USEPA / standardizedinventories

Standardized Release and Waste Inventories
MIT License
25 stars 16 forks source link

Server not compatible with RFC 5746 secure renegotiation #119

Closed vlahm closed 1 year ago

vlahm commented 1 year ago

I realize this isn't the ideal place to raise such an issue, but maybe you can pass it on to the relevant parties. Modern SSL clients expect servers to adhere to this proposed TLS standard which prevents a specific type of MitM attack. Attempting to use facilitymatcher with OpenSSL3 results in the following error:

SSLError: HTTPSConnectionPool(host='ofmext.epa.gov', port=443): Max retries exceeded with url: /FLA/www3/state_files/national_combined.zip (Caused by SSLError(SSLError(1, '[SSL: UNSAFE_LEGACY_RENEGOTIATION_DISABLED] unsafe legacy renegotiation disabled (_ssl.c:997)

I received this error by running facilitymatches = facilitymatcher.get_matches_for_inventories(["TRI"]) on Ubuntu 20.04, under Python 3.10.5. More information can be found here.

WesIngwersen commented 1 year ago

@vlahm The facilitymatcher repository and code needs to be archived. This work was incorporated into the facilitymatcher within StEWI https://github.com/USEPA/standardizedinventories/

The same function is present there and actually is failing for the same reason.

WesIngwersen commented 1 year ago

URL is specified here: https://github.com/USEPA/standardizedinventories/blob/cc026650f46fcd6a3c783b1d6798502fc92d2d40/facilitymatcher/config.yaml#L3

that is valid.

WesIngwersen commented 1 year ago

I'm getting a zipfile.BadZipFile: File is not a zip file error, likely because the request is not returning a valid result

a-w-beck commented 1 year ago

Hi @vlahm,

Upon importing facilitymatcher and executing the same call facilitymatches = facilitymatcher.get_matches_for_inventories(["TRI"]) I get the following output:

>>> import facilitymatcher
>>> facilitymatches = facilitymatcher.get_matches_for_inventories(["TRI"])
INFO FacilityMatchList_forStEWI not found in C:\Users\ABeck\AppData\Local\facilitymatcher, writing facility matches to file
INFO initiating url request from https://ordsext.epa.gov/FLA/www3/state_files/national_combined.zip
INFO extracting NATIONAL_ENVIRONMENTAL_INTEREST_FILE.CSV from https://ordsext.epa.gov/FLA/www3/state_files/national_combined.zip
INFO loading NATIONAL_ENVIRONMENTAL_INTEREST_FILE.CSV from C:\Users\ABeck\AppData\Local\facilitymatcher/FRS Data Files
INFO saving FacilityMatchList_forStEWI to C:\Users\ABeck\AppData\Local\facilitymatcher/

Calling facilitymatcher.WriteFacilityMatchesforStEWI.write_facility_matches() also successfully retrieved and stored the local facility files (after deleting the existing ones first).
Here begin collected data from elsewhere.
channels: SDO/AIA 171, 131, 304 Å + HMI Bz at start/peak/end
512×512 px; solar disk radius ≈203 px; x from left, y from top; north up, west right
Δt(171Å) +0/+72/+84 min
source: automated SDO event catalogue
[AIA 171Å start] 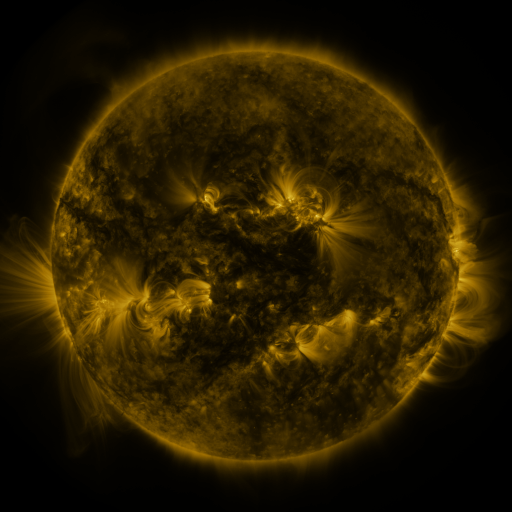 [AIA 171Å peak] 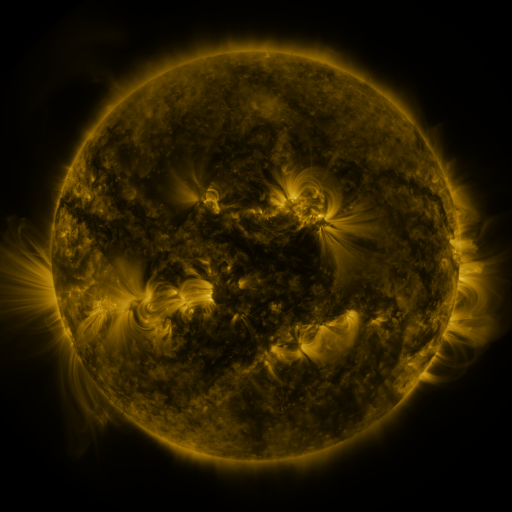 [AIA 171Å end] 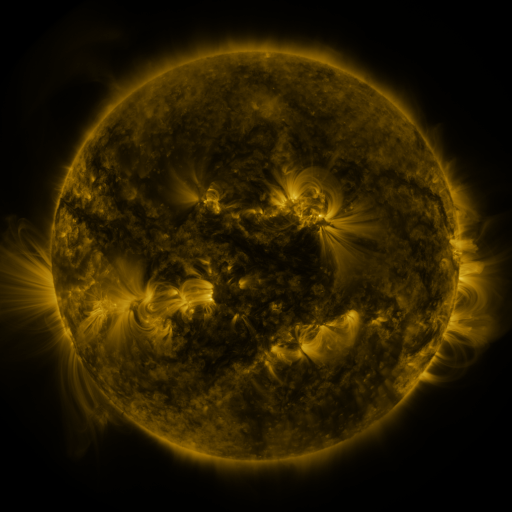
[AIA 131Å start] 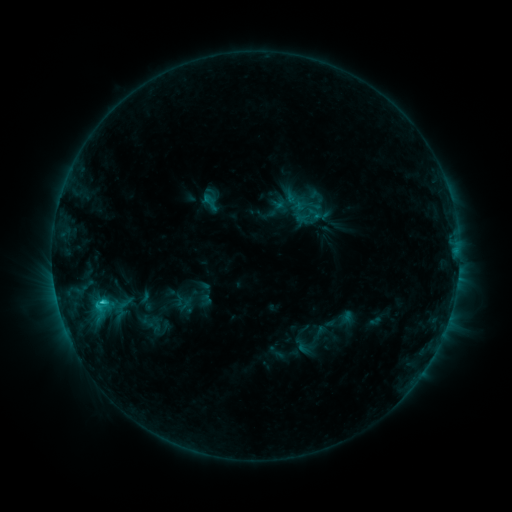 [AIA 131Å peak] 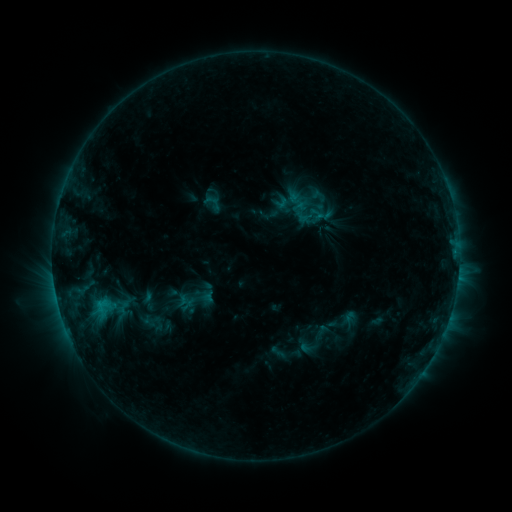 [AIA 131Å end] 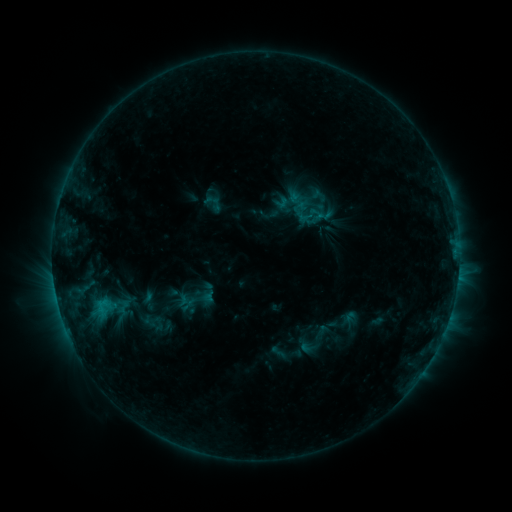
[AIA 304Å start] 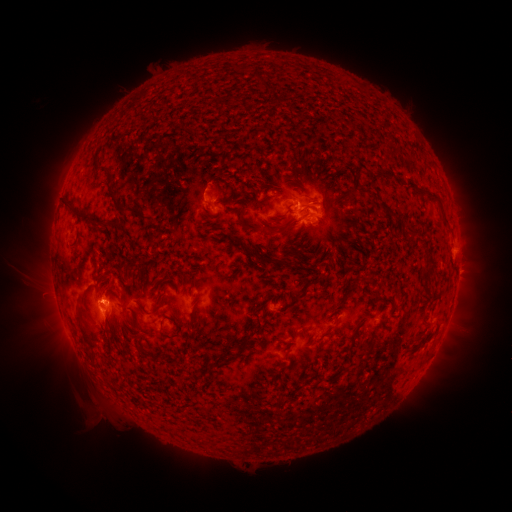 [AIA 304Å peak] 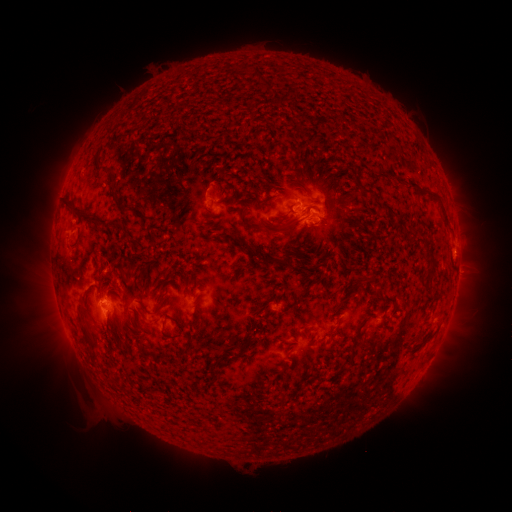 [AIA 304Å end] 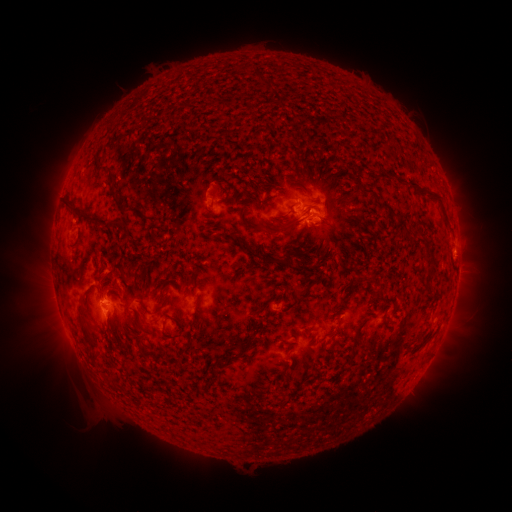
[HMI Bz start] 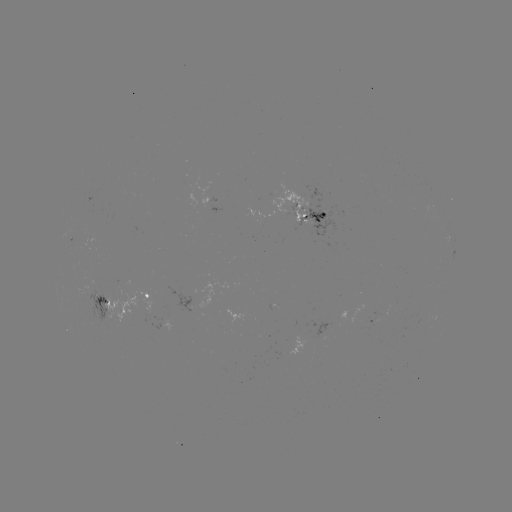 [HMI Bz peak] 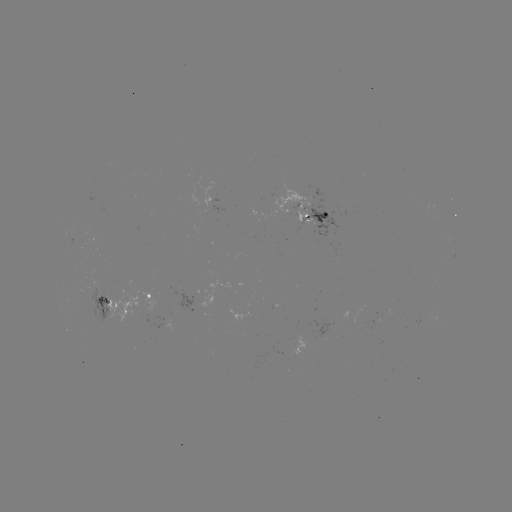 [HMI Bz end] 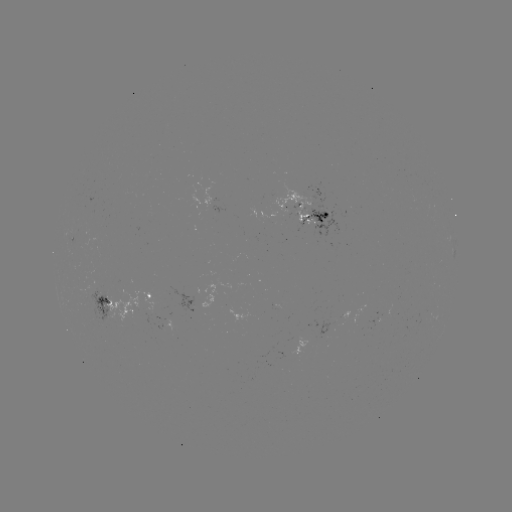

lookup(emerging-flux region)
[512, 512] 104,311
I'm on a machine running Windows-10-10.0.19044-SP0, and I installed StEWI and its dependencies via conda using stewi_env.txt (Py-3.9.7), which is actually a YAML file (but GH doesn't support them as attachments). I also generated a Python 3.10.4 build (3.10.5 is not yet available on the conda default channel), specified in stewi_env_Py-3-10-4.txt, and got the same behavior.

Since downgrading cryptography to 36.0.2 is the accepted solution in the thread you linked, I also checked which packages depend on cryptography (37.0.1 in both of my envs). Both pyopenssl (used by urllib3) and urllib3 (used by requests and selenium) rely on cryptography. I'd suggest comparing the versions of these packages within your Python 3.10.5 environment to those pinned in the YAML files.

Please also feel free to share a conda env.yaml, requirements.txt, and/or other lock file that you used to create your environment.

a-w-beck commented 1 year ago

Also just found this thread, which I think sums up why it fails on Ubuntu 20.04.

@WesIngwersen probably worth asking the server admin if there's a path to incorporating the aforementioned TSL standard.

WesIngwersen commented 1 year ago

@a-w-beck Yes, please try to follow-up with them in email (cc: me)

bl-young commented 1 year ago

EPA alerted on 8/29.